Le chef des enfants de Dieu était
ferme comme le roc. Le regard fixé sur Dieu,
il demeurait inaccessible à toutes les
séductions. « Je ne me jetterai
pas dans la gueule du lion », disait-il.
Hélas ! nous ne savons jamais si la
main qui nous presse ne tient pas le caillou qui
doit nous lapider ; un traître allait
livrer, pour cent pièces d'or, le
héros qui avait affronté tant de fois
la mort. L'armée cévenole allait
être décapitée.
Le 13 août 1704, Roland, accompagné
de Mlle de Cornély, alla coucher au
château de Castelnau, entre Uzès et
Ners. Les ennemis en furent avertis par son agent
de confiance. À la nuit tombante, ils
arrivèrent. Le chef huguenot dormait quand,
tout à coup, une sentinelle donna le signal
d'alarme. En un instant, les Camisards
réveillés décampent au milieu
du tumulte, poursuivis par les dragons. Ceux-ci
cherchent
Roland ; ils l'aperçoivent enfin. Se
voyant sur le point d'être atteint, le noble
chef, adossé au tronc d'un vieil olivier,
attend ceux qui ont reçu l'ordre de le
saisir vivant. Il tue les trois premiers qui
s'approchent. Un dragon, irrité de la mort
de ses trois compagnons, décharge son fusil
à bout portant sur le héros
cévenol ; il tomba sans avoir
poussé un soupir. « Ses braves
compagnons, Guérin, Grimaud, Maillé,
Raspal et Coutereau, qui se défendaient
à ses côtés, laissèrent
tomber les armes de leurs mains et se
jetèrent en pleurant sur le corps
inanimé de leur brave chef. Ils se
laissèrent, dit Louvreteuil, saisir comme
des agneaux ».

__Données extraites__:
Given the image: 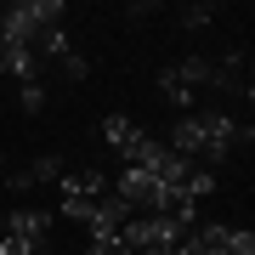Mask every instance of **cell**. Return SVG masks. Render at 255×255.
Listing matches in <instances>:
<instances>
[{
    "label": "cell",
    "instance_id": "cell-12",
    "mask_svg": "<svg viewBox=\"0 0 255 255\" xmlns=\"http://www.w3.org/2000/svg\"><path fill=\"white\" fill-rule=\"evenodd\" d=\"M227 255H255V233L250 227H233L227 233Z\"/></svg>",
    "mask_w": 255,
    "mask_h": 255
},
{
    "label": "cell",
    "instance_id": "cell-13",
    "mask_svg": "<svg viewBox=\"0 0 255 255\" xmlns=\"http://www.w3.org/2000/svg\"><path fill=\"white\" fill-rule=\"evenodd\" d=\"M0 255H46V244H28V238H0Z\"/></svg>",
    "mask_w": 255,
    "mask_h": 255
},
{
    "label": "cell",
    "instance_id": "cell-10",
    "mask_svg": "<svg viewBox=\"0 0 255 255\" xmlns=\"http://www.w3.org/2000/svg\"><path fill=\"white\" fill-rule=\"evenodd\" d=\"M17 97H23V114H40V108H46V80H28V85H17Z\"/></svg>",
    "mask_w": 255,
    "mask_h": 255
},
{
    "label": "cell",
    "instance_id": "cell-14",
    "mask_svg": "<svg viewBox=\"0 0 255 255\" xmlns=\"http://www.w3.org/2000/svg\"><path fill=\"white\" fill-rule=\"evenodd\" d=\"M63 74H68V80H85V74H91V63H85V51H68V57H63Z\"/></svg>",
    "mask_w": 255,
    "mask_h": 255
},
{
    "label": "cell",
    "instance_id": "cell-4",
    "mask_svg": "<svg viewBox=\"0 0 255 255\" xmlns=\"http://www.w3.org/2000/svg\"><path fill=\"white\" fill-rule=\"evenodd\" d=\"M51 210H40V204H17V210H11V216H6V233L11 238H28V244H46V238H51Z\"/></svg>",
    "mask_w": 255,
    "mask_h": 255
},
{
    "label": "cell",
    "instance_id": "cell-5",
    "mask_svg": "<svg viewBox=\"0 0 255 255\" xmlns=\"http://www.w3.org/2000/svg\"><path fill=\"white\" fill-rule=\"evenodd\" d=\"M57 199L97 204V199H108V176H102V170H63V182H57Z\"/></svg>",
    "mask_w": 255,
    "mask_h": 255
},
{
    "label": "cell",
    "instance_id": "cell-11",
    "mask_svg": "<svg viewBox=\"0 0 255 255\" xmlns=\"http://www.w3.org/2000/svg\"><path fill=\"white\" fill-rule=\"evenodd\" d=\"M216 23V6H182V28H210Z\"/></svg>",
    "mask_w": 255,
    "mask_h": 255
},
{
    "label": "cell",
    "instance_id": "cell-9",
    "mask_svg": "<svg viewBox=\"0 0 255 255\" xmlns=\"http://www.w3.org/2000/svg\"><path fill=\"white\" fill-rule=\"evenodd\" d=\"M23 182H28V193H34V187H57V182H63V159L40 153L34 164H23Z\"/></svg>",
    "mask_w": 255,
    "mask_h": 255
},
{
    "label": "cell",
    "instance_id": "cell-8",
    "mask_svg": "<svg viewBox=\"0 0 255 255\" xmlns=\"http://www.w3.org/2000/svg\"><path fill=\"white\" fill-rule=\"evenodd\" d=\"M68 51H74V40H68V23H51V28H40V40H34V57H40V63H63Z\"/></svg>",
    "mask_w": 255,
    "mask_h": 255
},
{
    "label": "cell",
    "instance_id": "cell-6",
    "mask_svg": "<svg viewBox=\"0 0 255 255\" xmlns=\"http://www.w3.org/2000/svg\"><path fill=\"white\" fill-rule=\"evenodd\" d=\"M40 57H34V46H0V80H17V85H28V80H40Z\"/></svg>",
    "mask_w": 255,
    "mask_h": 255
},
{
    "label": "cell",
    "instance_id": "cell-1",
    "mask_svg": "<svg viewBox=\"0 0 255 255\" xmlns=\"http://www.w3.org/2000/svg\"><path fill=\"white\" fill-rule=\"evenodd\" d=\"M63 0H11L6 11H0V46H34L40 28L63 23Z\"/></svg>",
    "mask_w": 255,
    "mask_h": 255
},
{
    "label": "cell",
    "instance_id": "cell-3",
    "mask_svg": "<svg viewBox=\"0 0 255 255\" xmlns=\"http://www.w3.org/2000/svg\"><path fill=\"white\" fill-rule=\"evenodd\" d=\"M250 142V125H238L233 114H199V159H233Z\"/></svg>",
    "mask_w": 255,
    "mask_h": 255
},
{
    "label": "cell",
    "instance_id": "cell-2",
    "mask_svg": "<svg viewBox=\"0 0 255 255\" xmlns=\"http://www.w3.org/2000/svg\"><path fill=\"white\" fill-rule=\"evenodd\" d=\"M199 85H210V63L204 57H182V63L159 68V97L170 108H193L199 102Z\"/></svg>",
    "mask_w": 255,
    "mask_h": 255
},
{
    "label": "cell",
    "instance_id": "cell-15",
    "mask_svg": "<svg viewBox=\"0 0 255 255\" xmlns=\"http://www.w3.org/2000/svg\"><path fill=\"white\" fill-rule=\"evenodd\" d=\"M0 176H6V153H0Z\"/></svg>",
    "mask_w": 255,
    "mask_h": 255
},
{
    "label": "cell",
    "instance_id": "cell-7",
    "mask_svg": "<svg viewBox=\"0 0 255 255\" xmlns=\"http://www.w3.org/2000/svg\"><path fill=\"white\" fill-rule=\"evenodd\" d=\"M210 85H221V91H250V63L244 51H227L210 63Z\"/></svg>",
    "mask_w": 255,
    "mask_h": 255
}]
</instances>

...

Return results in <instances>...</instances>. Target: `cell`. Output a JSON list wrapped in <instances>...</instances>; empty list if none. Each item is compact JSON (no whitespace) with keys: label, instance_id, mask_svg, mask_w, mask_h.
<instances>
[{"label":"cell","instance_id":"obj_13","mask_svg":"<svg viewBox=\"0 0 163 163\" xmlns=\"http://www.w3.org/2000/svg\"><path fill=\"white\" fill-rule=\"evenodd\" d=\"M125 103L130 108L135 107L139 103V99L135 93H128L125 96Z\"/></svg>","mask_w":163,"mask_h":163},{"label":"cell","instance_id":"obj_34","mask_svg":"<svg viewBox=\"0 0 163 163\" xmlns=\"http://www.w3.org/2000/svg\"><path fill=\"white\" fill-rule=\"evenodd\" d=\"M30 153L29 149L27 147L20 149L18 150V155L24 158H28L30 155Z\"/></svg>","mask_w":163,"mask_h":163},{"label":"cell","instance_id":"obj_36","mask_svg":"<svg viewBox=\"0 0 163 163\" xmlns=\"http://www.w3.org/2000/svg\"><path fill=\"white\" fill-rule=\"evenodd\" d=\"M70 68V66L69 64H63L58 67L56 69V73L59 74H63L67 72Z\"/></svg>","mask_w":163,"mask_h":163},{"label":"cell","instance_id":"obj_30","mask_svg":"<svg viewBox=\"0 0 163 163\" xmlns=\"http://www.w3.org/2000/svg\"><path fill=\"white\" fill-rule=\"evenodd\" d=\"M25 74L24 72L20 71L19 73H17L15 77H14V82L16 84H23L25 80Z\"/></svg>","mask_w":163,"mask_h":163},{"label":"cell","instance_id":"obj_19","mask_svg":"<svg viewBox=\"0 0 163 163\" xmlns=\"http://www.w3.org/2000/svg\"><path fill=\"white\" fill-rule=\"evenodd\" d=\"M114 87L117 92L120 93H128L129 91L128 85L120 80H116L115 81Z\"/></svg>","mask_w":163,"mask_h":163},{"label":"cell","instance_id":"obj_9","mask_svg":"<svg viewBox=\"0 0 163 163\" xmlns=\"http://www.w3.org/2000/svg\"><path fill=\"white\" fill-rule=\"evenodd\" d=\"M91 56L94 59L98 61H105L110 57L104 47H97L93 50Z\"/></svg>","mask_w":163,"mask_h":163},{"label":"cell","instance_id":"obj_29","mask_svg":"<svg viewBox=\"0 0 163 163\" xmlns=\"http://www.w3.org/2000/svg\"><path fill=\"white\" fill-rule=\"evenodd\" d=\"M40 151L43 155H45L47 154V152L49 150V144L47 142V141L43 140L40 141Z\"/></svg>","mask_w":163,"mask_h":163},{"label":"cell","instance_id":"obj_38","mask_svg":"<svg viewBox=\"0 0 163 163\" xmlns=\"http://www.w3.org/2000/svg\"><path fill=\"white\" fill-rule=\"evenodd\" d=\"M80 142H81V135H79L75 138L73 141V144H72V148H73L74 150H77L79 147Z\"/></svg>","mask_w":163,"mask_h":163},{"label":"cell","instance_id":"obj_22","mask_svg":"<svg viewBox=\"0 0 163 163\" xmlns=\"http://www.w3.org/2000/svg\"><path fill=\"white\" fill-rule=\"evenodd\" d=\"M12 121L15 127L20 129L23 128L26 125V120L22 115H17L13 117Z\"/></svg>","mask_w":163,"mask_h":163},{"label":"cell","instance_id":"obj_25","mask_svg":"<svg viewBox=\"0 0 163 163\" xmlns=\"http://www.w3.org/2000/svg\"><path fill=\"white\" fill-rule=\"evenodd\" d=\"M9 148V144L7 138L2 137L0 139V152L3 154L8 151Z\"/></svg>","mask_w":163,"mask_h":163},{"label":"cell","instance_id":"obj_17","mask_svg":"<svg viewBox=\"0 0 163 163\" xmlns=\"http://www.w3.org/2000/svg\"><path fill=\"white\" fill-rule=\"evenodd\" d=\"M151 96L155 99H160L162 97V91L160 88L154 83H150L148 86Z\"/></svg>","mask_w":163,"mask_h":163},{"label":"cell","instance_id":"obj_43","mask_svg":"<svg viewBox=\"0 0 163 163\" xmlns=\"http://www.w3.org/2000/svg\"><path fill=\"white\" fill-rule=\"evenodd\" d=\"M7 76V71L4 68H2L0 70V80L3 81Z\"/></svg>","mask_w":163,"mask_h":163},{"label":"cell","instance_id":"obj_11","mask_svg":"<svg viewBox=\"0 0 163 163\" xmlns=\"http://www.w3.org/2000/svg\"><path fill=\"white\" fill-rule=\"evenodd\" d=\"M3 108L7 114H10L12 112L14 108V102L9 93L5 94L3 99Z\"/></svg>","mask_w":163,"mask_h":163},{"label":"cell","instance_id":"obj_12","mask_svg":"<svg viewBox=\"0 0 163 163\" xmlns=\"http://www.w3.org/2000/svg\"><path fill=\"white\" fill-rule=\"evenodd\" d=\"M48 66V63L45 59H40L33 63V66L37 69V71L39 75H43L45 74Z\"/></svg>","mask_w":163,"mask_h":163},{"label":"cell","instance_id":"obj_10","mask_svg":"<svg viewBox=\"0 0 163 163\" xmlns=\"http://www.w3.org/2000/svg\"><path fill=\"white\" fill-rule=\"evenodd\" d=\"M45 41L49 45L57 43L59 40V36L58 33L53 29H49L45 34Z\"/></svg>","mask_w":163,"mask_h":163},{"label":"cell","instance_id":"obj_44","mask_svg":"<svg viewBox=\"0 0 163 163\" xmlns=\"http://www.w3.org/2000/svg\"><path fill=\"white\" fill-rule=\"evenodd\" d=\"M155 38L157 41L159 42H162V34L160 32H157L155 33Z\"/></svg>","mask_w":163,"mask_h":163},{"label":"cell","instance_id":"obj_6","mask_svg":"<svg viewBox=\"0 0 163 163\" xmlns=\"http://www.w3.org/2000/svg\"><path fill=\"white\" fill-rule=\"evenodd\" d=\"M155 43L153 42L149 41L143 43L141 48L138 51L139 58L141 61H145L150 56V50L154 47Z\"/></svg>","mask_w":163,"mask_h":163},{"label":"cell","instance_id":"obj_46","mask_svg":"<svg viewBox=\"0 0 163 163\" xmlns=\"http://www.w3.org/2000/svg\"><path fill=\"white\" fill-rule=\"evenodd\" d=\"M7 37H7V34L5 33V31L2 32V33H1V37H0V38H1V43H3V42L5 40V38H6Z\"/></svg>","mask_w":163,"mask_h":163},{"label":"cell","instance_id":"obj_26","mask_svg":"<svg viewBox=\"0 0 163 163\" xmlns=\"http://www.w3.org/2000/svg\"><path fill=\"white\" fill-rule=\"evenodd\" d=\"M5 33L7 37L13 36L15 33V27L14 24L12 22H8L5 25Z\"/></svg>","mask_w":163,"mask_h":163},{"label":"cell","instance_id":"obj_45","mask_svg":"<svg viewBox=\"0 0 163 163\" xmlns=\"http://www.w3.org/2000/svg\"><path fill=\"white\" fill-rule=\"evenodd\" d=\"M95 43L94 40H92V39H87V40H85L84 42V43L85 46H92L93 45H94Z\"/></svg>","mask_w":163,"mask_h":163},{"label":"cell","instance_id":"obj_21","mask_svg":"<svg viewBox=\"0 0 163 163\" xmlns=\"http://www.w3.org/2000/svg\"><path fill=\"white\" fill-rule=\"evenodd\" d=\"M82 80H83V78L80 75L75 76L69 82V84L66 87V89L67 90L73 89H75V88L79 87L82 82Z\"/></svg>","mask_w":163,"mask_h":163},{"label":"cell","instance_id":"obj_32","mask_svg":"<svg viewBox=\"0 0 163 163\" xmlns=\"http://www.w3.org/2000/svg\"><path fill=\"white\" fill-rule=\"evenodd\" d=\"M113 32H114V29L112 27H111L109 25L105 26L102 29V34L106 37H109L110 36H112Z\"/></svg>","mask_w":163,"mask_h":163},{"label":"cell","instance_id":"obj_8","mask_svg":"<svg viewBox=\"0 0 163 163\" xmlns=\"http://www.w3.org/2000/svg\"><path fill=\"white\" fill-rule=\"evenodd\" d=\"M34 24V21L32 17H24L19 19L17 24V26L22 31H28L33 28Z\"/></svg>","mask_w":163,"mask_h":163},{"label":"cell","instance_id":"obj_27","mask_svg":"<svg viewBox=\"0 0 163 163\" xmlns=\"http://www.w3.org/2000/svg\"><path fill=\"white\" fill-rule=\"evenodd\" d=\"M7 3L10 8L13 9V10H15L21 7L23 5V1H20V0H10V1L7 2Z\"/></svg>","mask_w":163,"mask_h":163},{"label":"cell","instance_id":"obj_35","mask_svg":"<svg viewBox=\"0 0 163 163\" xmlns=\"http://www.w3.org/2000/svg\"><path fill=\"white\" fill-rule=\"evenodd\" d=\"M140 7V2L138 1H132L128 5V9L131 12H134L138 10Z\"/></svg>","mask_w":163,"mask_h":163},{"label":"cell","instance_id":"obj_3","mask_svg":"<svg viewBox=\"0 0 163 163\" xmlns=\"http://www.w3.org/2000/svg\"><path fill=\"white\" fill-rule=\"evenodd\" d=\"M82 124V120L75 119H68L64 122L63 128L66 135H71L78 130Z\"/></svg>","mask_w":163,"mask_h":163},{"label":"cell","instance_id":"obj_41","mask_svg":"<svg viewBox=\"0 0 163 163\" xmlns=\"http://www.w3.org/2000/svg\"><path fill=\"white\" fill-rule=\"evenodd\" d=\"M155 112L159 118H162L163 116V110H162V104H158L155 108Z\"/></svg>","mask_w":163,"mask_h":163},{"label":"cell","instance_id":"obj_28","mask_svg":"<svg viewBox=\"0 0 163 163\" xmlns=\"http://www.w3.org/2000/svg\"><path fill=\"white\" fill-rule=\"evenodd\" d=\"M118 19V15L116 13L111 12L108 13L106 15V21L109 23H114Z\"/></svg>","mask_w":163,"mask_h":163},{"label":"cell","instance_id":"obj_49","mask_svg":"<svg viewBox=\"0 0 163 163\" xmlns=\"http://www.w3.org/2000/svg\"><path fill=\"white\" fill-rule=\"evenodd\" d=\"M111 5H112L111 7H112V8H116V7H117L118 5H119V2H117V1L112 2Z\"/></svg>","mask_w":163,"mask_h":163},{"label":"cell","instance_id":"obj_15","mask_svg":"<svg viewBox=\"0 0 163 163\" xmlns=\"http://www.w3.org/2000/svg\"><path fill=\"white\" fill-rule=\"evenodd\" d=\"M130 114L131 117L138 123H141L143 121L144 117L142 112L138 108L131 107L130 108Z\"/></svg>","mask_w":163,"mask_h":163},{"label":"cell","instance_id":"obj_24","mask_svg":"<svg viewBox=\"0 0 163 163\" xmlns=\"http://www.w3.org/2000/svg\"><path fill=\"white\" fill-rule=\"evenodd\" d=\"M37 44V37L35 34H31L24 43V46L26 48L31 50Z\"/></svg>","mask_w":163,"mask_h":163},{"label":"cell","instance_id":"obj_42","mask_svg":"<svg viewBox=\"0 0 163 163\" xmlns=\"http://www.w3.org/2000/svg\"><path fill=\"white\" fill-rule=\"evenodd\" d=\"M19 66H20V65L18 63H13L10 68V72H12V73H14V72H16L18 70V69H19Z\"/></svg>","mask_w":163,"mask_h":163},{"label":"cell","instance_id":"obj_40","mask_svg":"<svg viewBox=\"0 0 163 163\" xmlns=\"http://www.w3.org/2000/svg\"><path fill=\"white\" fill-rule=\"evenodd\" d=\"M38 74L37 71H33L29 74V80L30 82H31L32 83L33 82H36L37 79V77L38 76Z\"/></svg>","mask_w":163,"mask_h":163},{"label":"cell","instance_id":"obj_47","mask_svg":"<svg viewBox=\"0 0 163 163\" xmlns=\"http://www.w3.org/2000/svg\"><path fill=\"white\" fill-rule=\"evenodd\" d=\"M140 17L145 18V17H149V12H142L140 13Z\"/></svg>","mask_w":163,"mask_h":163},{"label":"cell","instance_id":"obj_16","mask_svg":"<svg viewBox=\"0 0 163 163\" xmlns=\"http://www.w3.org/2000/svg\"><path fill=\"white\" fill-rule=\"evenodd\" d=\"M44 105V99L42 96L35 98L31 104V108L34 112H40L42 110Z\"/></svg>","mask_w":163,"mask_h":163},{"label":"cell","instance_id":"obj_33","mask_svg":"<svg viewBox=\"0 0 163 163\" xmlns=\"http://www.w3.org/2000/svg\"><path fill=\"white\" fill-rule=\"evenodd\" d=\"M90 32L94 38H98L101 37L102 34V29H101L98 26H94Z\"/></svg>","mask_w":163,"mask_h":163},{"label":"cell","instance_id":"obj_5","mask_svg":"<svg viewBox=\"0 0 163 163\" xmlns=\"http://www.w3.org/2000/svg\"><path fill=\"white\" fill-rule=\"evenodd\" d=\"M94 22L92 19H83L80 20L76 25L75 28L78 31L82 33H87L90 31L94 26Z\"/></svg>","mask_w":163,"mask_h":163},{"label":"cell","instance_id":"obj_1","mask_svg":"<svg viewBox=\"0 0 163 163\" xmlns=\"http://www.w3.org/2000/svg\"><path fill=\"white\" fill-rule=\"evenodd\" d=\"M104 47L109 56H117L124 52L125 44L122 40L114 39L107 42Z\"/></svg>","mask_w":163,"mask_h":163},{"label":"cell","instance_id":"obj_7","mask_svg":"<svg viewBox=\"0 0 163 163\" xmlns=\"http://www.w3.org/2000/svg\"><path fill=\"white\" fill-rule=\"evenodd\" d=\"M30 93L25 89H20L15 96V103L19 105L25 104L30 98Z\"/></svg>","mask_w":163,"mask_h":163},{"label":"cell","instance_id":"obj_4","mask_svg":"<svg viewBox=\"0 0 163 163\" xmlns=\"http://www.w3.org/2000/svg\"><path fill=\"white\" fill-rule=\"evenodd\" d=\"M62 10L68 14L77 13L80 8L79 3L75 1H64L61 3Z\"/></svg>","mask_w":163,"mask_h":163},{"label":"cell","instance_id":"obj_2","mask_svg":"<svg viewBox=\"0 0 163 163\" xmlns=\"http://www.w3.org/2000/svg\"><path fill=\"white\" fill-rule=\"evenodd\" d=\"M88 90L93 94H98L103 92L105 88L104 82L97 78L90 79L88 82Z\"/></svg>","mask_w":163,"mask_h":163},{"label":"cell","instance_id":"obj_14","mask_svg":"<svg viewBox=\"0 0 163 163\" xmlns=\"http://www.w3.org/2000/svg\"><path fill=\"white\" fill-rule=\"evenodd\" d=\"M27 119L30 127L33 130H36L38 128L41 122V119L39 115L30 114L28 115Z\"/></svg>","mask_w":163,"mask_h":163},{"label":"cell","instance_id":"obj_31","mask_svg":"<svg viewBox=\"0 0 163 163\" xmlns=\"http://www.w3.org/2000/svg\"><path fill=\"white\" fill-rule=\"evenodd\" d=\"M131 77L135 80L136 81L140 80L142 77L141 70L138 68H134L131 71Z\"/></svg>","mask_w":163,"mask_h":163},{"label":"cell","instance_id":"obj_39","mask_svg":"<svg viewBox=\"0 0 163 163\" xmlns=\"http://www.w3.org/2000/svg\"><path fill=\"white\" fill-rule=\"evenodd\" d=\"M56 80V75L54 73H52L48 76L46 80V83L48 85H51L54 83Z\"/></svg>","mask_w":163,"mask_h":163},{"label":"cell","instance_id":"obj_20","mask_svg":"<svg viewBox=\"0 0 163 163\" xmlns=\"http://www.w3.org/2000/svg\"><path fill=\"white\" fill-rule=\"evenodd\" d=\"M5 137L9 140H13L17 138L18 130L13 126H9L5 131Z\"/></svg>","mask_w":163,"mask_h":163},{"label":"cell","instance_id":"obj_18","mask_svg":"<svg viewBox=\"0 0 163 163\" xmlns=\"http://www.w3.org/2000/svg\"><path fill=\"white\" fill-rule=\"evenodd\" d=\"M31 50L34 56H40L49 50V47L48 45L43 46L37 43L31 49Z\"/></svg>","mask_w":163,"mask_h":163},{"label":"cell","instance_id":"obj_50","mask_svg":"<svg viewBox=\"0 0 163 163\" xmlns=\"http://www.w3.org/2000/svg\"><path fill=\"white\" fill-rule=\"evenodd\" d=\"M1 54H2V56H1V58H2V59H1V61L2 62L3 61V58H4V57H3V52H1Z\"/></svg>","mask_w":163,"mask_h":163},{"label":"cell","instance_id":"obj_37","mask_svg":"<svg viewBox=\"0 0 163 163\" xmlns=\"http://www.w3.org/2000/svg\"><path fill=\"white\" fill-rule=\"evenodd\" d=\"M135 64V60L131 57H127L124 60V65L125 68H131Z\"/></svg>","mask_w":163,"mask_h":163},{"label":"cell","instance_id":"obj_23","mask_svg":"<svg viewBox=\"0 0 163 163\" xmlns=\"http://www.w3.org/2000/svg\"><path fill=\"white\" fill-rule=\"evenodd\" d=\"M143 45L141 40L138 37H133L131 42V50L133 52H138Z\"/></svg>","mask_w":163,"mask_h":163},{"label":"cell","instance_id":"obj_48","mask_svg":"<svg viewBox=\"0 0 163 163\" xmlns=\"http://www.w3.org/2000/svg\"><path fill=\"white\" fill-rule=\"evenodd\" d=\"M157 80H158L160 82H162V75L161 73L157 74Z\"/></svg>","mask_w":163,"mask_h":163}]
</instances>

---

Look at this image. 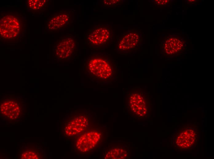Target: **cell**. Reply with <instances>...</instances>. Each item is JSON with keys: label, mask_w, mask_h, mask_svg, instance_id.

__Consigne__: Citez sans rien changer le passage du récit sur la mort de Roland qui commence par « Hélas ! nous » et se poursuit jusqu'à « être décapitée. ».

__Réponse__:
Hélas ! nous ne savons jamais si la
main qui nous presse ne tient pas le caillou qui
doit nous lapider ; un traître allait
livrer, pour cent pièces d'or, le
héros qui avait affronté tant de fois
la mort. L'armée cévenole allait
être décapitée.